## begin TEXT BLOCK

The following executors are implemented in the package:
* `AsyncExecutor` - Implements pool of asynchronous tasks
* `ThreadPoolExecutor` - Implements pool of threads
* `ProcessPoolExecutor` - Implements pool of processes
* `NullExecutor` - Implements nothing and exists just for forbid execute
anything explicitly.
Its role is to reliably execute jobs without taking too much so as not to
cause a denial of service, or excessive memory consumption.
The executor instance is passing to the broker, it's usually applies
it to the whole registry. Therefore, you should understand what functions
the registry must contain to choose kind of an executor.
Broker
------
The basic approach for distributing tasks is to shift the responsibility
for the distribution to the user implementation. In this way, task
distribution can be implemented through third-party brokers, databases,
or something else.
This package is implemented by the following brokers:
* `MemoryBroker` - To distribute tasks within a single process.
A very simple implementation, in case you don't know yet how
your application will develop and just want to leave the decision
of which broker to use for later, while laying the foundation for
switching to another broker.

## end TEXT BLOCK
## begin SUPPLIED RECORDS

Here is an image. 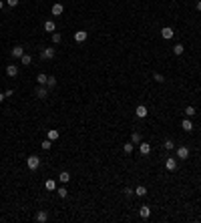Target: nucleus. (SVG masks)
I'll return each mask as SVG.
<instances>
[{
	"label": "nucleus",
	"instance_id": "f257e3e1",
	"mask_svg": "<svg viewBox=\"0 0 201 223\" xmlns=\"http://www.w3.org/2000/svg\"><path fill=\"white\" fill-rule=\"evenodd\" d=\"M26 167H28L30 171H36L38 167H40V159H38L36 155H30V157L26 159Z\"/></svg>",
	"mask_w": 201,
	"mask_h": 223
},
{
	"label": "nucleus",
	"instance_id": "f03ea898",
	"mask_svg": "<svg viewBox=\"0 0 201 223\" xmlns=\"http://www.w3.org/2000/svg\"><path fill=\"white\" fill-rule=\"evenodd\" d=\"M161 36H163L165 40H171V38L175 36V30L171 26H163V28H161Z\"/></svg>",
	"mask_w": 201,
	"mask_h": 223
},
{
	"label": "nucleus",
	"instance_id": "7ed1b4c3",
	"mask_svg": "<svg viewBox=\"0 0 201 223\" xmlns=\"http://www.w3.org/2000/svg\"><path fill=\"white\" fill-rule=\"evenodd\" d=\"M54 54H57V50H54L53 46H50V48H44V50H42V52H40V57L44 58V61H50V58H54Z\"/></svg>",
	"mask_w": 201,
	"mask_h": 223
},
{
	"label": "nucleus",
	"instance_id": "20e7f679",
	"mask_svg": "<svg viewBox=\"0 0 201 223\" xmlns=\"http://www.w3.org/2000/svg\"><path fill=\"white\" fill-rule=\"evenodd\" d=\"M135 115H137V117H139V119H145V117H147V115H149V109H147V107H145V105H139V107H137V109H135Z\"/></svg>",
	"mask_w": 201,
	"mask_h": 223
},
{
	"label": "nucleus",
	"instance_id": "39448f33",
	"mask_svg": "<svg viewBox=\"0 0 201 223\" xmlns=\"http://www.w3.org/2000/svg\"><path fill=\"white\" fill-rule=\"evenodd\" d=\"M165 169H167V171H175V169H177V159L167 157V159H165Z\"/></svg>",
	"mask_w": 201,
	"mask_h": 223
},
{
	"label": "nucleus",
	"instance_id": "423d86ee",
	"mask_svg": "<svg viewBox=\"0 0 201 223\" xmlns=\"http://www.w3.org/2000/svg\"><path fill=\"white\" fill-rule=\"evenodd\" d=\"M89 38V32H85V30H76L75 32V40L76 42H85Z\"/></svg>",
	"mask_w": 201,
	"mask_h": 223
},
{
	"label": "nucleus",
	"instance_id": "0eeeda50",
	"mask_svg": "<svg viewBox=\"0 0 201 223\" xmlns=\"http://www.w3.org/2000/svg\"><path fill=\"white\" fill-rule=\"evenodd\" d=\"M177 157H179L181 161H185L187 157H189V149H187V147H179V149H177Z\"/></svg>",
	"mask_w": 201,
	"mask_h": 223
},
{
	"label": "nucleus",
	"instance_id": "6e6552de",
	"mask_svg": "<svg viewBox=\"0 0 201 223\" xmlns=\"http://www.w3.org/2000/svg\"><path fill=\"white\" fill-rule=\"evenodd\" d=\"M46 95H48V87L40 84V87L36 89V97H38V98H46Z\"/></svg>",
	"mask_w": 201,
	"mask_h": 223
},
{
	"label": "nucleus",
	"instance_id": "1a4fd4ad",
	"mask_svg": "<svg viewBox=\"0 0 201 223\" xmlns=\"http://www.w3.org/2000/svg\"><path fill=\"white\" fill-rule=\"evenodd\" d=\"M139 215L143 217V219H149V217H151V209H149V205H143V207L139 209Z\"/></svg>",
	"mask_w": 201,
	"mask_h": 223
},
{
	"label": "nucleus",
	"instance_id": "9d476101",
	"mask_svg": "<svg viewBox=\"0 0 201 223\" xmlns=\"http://www.w3.org/2000/svg\"><path fill=\"white\" fill-rule=\"evenodd\" d=\"M44 30L50 32V34L57 30V24H54V20H46V22H44Z\"/></svg>",
	"mask_w": 201,
	"mask_h": 223
},
{
	"label": "nucleus",
	"instance_id": "9b49d317",
	"mask_svg": "<svg viewBox=\"0 0 201 223\" xmlns=\"http://www.w3.org/2000/svg\"><path fill=\"white\" fill-rule=\"evenodd\" d=\"M12 57L14 58H22L24 57V48L22 46H14V48H12Z\"/></svg>",
	"mask_w": 201,
	"mask_h": 223
},
{
	"label": "nucleus",
	"instance_id": "f8f14e48",
	"mask_svg": "<svg viewBox=\"0 0 201 223\" xmlns=\"http://www.w3.org/2000/svg\"><path fill=\"white\" fill-rule=\"evenodd\" d=\"M6 75L8 76H16L18 75V66H16V64H8L6 66Z\"/></svg>",
	"mask_w": 201,
	"mask_h": 223
},
{
	"label": "nucleus",
	"instance_id": "ddd939ff",
	"mask_svg": "<svg viewBox=\"0 0 201 223\" xmlns=\"http://www.w3.org/2000/svg\"><path fill=\"white\" fill-rule=\"evenodd\" d=\"M181 129H183V131H187V133L193 131V123H191L189 119H183V121H181Z\"/></svg>",
	"mask_w": 201,
	"mask_h": 223
},
{
	"label": "nucleus",
	"instance_id": "4468645a",
	"mask_svg": "<svg viewBox=\"0 0 201 223\" xmlns=\"http://www.w3.org/2000/svg\"><path fill=\"white\" fill-rule=\"evenodd\" d=\"M141 147H139V151H141V155H149L151 153V145L149 143H139Z\"/></svg>",
	"mask_w": 201,
	"mask_h": 223
},
{
	"label": "nucleus",
	"instance_id": "2eb2a0df",
	"mask_svg": "<svg viewBox=\"0 0 201 223\" xmlns=\"http://www.w3.org/2000/svg\"><path fill=\"white\" fill-rule=\"evenodd\" d=\"M46 137H48V139H50V141L54 143V141H57V139H58L61 135H58V131H57V129H50V131L46 133Z\"/></svg>",
	"mask_w": 201,
	"mask_h": 223
},
{
	"label": "nucleus",
	"instance_id": "dca6fc26",
	"mask_svg": "<svg viewBox=\"0 0 201 223\" xmlns=\"http://www.w3.org/2000/svg\"><path fill=\"white\" fill-rule=\"evenodd\" d=\"M62 10H65V8H62V4H58V2L53 4V14H54V16H61Z\"/></svg>",
	"mask_w": 201,
	"mask_h": 223
},
{
	"label": "nucleus",
	"instance_id": "f3484780",
	"mask_svg": "<svg viewBox=\"0 0 201 223\" xmlns=\"http://www.w3.org/2000/svg\"><path fill=\"white\" fill-rule=\"evenodd\" d=\"M135 195H137V197H145V195H147V187H145V185H139V187L135 189Z\"/></svg>",
	"mask_w": 201,
	"mask_h": 223
},
{
	"label": "nucleus",
	"instance_id": "a211bd4d",
	"mask_svg": "<svg viewBox=\"0 0 201 223\" xmlns=\"http://www.w3.org/2000/svg\"><path fill=\"white\" fill-rule=\"evenodd\" d=\"M44 187L48 191H57V181H54V179H48V181L44 183Z\"/></svg>",
	"mask_w": 201,
	"mask_h": 223
},
{
	"label": "nucleus",
	"instance_id": "6ab92c4d",
	"mask_svg": "<svg viewBox=\"0 0 201 223\" xmlns=\"http://www.w3.org/2000/svg\"><path fill=\"white\" fill-rule=\"evenodd\" d=\"M58 181H61V183H68V181H71V175H68V171H62V173L58 175Z\"/></svg>",
	"mask_w": 201,
	"mask_h": 223
},
{
	"label": "nucleus",
	"instance_id": "aec40b11",
	"mask_svg": "<svg viewBox=\"0 0 201 223\" xmlns=\"http://www.w3.org/2000/svg\"><path fill=\"white\" fill-rule=\"evenodd\" d=\"M46 219H48V215H46V211H38V213H36V221H38V223H44Z\"/></svg>",
	"mask_w": 201,
	"mask_h": 223
},
{
	"label": "nucleus",
	"instance_id": "412c9836",
	"mask_svg": "<svg viewBox=\"0 0 201 223\" xmlns=\"http://www.w3.org/2000/svg\"><path fill=\"white\" fill-rule=\"evenodd\" d=\"M123 151H125L127 155H131V153H133V141H129V143L123 145Z\"/></svg>",
	"mask_w": 201,
	"mask_h": 223
},
{
	"label": "nucleus",
	"instance_id": "4be33fe9",
	"mask_svg": "<svg viewBox=\"0 0 201 223\" xmlns=\"http://www.w3.org/2000/svg\"><path fill=\"white\" fill-rule=\"evenodd\" d=\"M183 50H185V48H183V44H175V46H173V52L177 54V57H181Z\"/></svg>",
	"mask_w": 201,
	"mask_h": 223
},
{
	"label": "nucleus",
	"instance_id": "5701e85b",
	"mask_svg": "<svg viewBox=\"0 0 201 223\" xmlns=\"http://www.w3.org/2000/svg\"><path fill=\"white\" fill-rule=\"evenodd\" d=\"M46 80H48V76H46V75H42V72L36 76V83H38V84H46Z\"/></svg>",
	"mask_w": 201,
	"mask_h": 223
},
{
	"label": "nucleus",
	"instance_id": "b1692460",
	"mask_svg": "<svg viewBox=\"0 0 201 223\" xmlns=\"http://www.w3.org/2000/svg\"><path fill=\"white\" fill-rule=\"evenodd\" d=\"M20 62H22L24 66H28V64H32V57H28V54H24V57L20 58Z\"/></svg>",
	"mask_w": 201,
	"mask_h": 223
},
{
	"label": "nucleus",
	"instance_id": "393cba45",
	"mask_svg": "<svg viewBox=\"0 0 201 223\" xmlns=\"http://www.w3.org/2000/svg\"><path fill=\"white\" fill-rule=\"evenodd\" d=\"M46 87H48V89H54V87H57V79H54V76H48V80H46Z\"/></svg>",
	"mask_w": 201,
	"mask_h": 223
},
{
	"label": "nucleus",
	"instance_id": "a878e982",
	"mask_svg": "<svg viewBox=\"0 0 201 223\" xmlns=\"http://www.w3.org/2000/svg\"><path fill=\"white\" fill-rule=\"evenodd\" d=\"M40 147H42V149H44V151H48V149H50V147H53V141H50V139H46V141H42V143H40Z\"/></svg>",
	"mask_w": 201,
	"mask_h": 223
},
{
	"label": "nucleus",
	"instance_id": "bb28decb",
	"mask_svg": "<svg viewBox=\"0 0 201 223\" xmlns=\"http://www.w3.org/2000/svg\"><path fill=\"white\" fill-rule=\"evenodd\" d=\"M57 193H58V197H62V199H66V197H68L66 187H61V189H57Z\"/></svg>",
	"mask_w": 201,
	"mask_h": 223
},
{
	"label": "nucleus",
	"instance_id": "cd10ccee",
	"mask_svg": "<svg viewBox=\"0 0 201 223\" xmlns=\"http://www.w3.org/2000/svg\"><path fill=\"white\" fill-rule=\"evenodd\" d=\"M153 79H155L157 83H165V76L161 75V72H153Z\"/></svg>",
	"mask_w": 201,
	"mask_h": 223
},
{
	"label": "nucleus",
	"instance_id": "c85d7f7f",
	"mask_svg": "<svg viewBox=\"0 0 201 223\" xmlns=\"http://www.w3.org/2000/svg\"><path fill=\"white\" fill-rule=\"evenodd\" d=\"M185 115H187V117H193V115H195V107H187V109H185Z\"/></svg>",
	"mask_w": 201,
	"mask_h": 223
},
{
	"label": "nucleus",
	"instance_id": "c756f323",
	"mask_svg": "<svg viewBox=\"0 0 201 223\" xmlns=\"http://www.w3.org/2000/svg\"><path fill=\"white\" fill-rule=\"evenodd\" d=\"M61 40H62V36H61V34H58V32H53V42H54V44H58Z\"/></svg>",
	"mask_w": 201,
	"mask_h": 223
},
{
	"label": "nucleus",
	"instance_id": "7c9ffc66",
	"mask_svg": "<svg viewBox=\"0 0 201 223\" xmlns=\"http://www.w3.org/2000/svg\"><path fill=\"white\" fill-rule=\"evenodd\" d=\"M131 141H133V143H141V133H133V135H131Z\"/></svg>",
	"mask_w": 201,
	"mask_h": 223
},
{
	"label": "nucleus",
	"instance_id": "2f4dec72",
	"mask_svg": "<svg viewBox=\"0 0 201 223\" xmlns=\"http://www.w3.org/2000/svg\"><path fill=\"white\" fill-rule=\"evenodd\" d=\"M165 149H167V151L175 149V143H173V141H165Z\"/></svg>",
	"mask_w": 201,
	"mask_h": 223
},
{
	"label": "nucleus",
	"instance_id": "473e14b6",
	"mask_svg": "<svg viewBox=\"0 0 201 223\" xmlns=\"http://www.w3.org/2000/svg\"><path fill=\"white\" fill-rule=\"evenodd\" d=\"M18 2H20V0H6V4H8V6H12V8L18 6Z\"/></svg>",
	"mask_w": 201,
	"mask_h": 223
},
{
	"label": "nucleus",
	"instance_id": "72a5a7b5",
	"mask_svg": "<svg viewBox=\"0 0 201 223\" xmlns=\"http://www.w3.org/2000/svg\"><path fill=\"white\" fill-rule=\"evenodd\" d=\"M123 193H125V197H133V189H125Z\"/></svg>",
	"mask_w": 201,
	"mask_h": 223
},
{
	"label": "nucleus",
	"instance_id": "f704fd0d",
	"mask_svg": "<svg viewBox=\"0 0 201 223\" xmlns=\"http://www.w3.org/2000/svg\"><path fill=\"white\" fill-rule=\"evenodd\" d=\"M195 6H197V10L201 12V0H197V4H195Z\"/></svg>",
	"mask_w": 201,
	"mask_h": 223
},
{
	"label": "nucleus",
	"instance_id": "c9c22d12",
	"mask_svg": "<svg viewBox=\"0 0 201 223\" xmlns=\"http://www.w3.org/2000/svg\"><path fill=\"white\" fill-rule=\"evenodd\" d=\"M4 101V93H0V102H2Z\"/></svg>",
	"mask_w": 201,
	"mask_h": 223
},
{
	"label": "nucleus",
	"instance_id": "e433bc0d",
	"mask_svg": "<svg viewBox=\"0 0 201 223\" xmlns=\"http://www.w3.org/2000/svg\"><path fill=\"white\" fill-rule=\"evenodd\" d=\"M2 8H4V2H2V0H0V10H2Z\"/></svg>",
	"mask_w": 201,
	"mask_h": 223
}]
</instances>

## end SUPPLIED RECORDS

| WRITTEN EXERCISE |
Please answer these questions about the executors and brokers text.
(a) Which executor implements a pool of processes?
(b) To what is the executor instance passed?
(c) What does `MemoryBroker` do?

| TASK SOLUTION |
(a) `ProcessPoolExecutor`
(b) To the broker
(c) It distributes tasks within a single process.